**WRITTEN REQUEST 1:** Return every line of the listing below that contains the string "walking".
[start of PROVIDED TEXT]
# Export best XGBoost model to joblib

**Goal:** train the best model (from K-Fold) and save it as a `.pkl` file for Flask.

**Output:** `best_xgb_model.pkl`


In [None]:
# Dependencias
# If you do not have xgboost installed, run:
# !pip install xgboost

import pandas as pd
import numpy as np
from sklearn.compose import ColumnTransformer
from sklearn.preprocessing import OneHotEncoder
from sklearn.pipeline import Pipeline
from xgboost import XGBRegressor
import joblib

In [None]:
# Load data
file_path = "../database.csv"
df = pd.read_csv(file_path)

df.head()
[end of PROVIDED TEXT]
**WRITTEN REQUEST 2:** Summarize the XGBoost export notebook above in two sentences.
[start of INFORMATION PROVIDED]
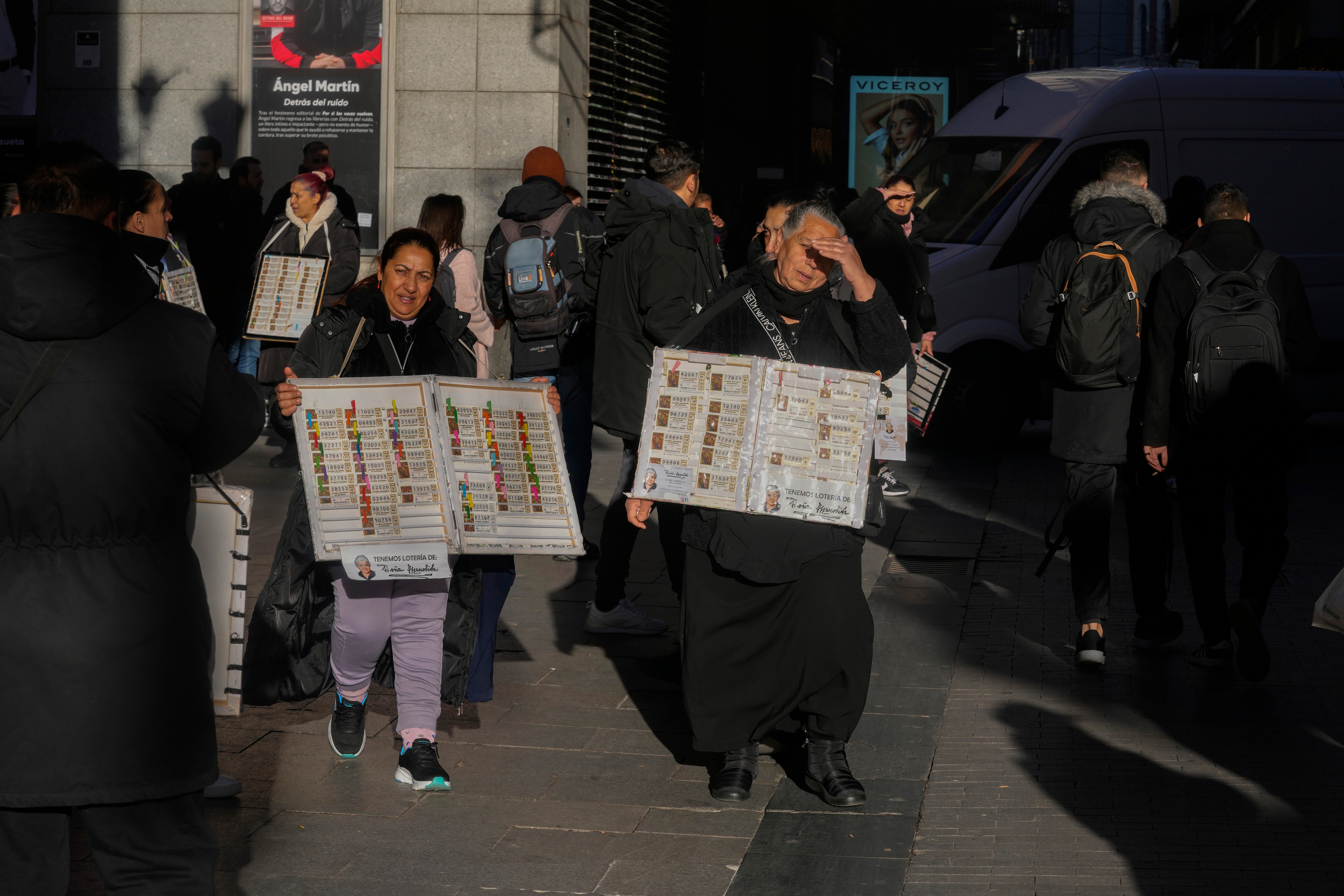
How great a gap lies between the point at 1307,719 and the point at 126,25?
11.1 m

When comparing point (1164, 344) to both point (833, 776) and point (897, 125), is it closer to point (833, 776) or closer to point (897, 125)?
point (833, 776)

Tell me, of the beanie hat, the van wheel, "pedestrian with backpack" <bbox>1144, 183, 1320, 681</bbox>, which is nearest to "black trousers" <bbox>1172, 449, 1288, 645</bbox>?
"pedestrian with backpack" <bbox>1144, 183, 1320, 681</bbox>

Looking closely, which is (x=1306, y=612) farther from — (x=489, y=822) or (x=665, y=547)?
(x=489, y=822)

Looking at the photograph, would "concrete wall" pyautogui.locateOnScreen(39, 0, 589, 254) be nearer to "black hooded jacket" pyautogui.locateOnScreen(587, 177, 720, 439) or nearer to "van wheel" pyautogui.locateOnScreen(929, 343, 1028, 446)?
"van wheel" pyautogui.locateOnScreen(929, 343, 1028, 446)

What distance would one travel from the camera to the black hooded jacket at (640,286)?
233 inches

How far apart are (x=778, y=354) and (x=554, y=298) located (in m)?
2.63

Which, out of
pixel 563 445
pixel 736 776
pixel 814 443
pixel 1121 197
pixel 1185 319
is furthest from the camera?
pixel 1121 197

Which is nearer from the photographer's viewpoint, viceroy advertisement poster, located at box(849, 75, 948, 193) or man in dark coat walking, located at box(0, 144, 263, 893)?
man in dark coat walking, located at box(0, 144, 263, 893)

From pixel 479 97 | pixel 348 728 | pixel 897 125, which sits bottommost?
pixel 348 728

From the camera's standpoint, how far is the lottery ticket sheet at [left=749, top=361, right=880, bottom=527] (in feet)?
14.5

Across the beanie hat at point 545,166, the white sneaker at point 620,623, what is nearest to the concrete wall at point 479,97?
the beanie hat at point 545,166

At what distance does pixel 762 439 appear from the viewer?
14.7 feet

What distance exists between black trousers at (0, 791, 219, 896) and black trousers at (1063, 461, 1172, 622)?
4053mm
[end of INFORMATION PROVIDED]
**EXERCISE RESULT 1:**
Which is nearer from the photographer's viewpoint, viceroy advertisement poster, located at box(849, 75, 948, 193) or man in dark coat walking, located at box(0, 144, 263, 893)?
man in dark coat walking, located at box(0, 144, 263, 893)

**EXERCISE RESULT 2:** The notebook sets out to train the best XGBoost model from K-Fold and save it as best_xgb_model.pkl for use with Flask. It imports pandas, NumPy, scikit-learn tools, XGBRegressor and joblib, then reads "../database.csv" into a DataFrame and calls df.head().